# [DESCRIPTION OF THE TASK]
Find each line in the entries below that contains the word "this" and copy those lines, treating uppercase and lowercase letters as different.
━━ MATERIAL TO PROCESS ━━
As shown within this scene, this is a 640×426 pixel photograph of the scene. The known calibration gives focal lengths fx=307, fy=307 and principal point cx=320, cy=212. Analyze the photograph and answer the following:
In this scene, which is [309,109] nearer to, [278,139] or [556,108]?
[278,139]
━━━
━━ MATERIAL TO PROCESS ━━
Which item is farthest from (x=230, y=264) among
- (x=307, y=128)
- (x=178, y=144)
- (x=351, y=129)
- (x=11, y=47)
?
━━━
# [ANSWER]
As shown within this scene, this is a 640×426 pixel photograph of the scene. The known calibration gives focal lengths fx=307, fy=307 and principal point cx=320, cy=212. Analyze the photograph and answer the following:
In this scene, which is [309,109] nearer to, [278,139] or [556,108]?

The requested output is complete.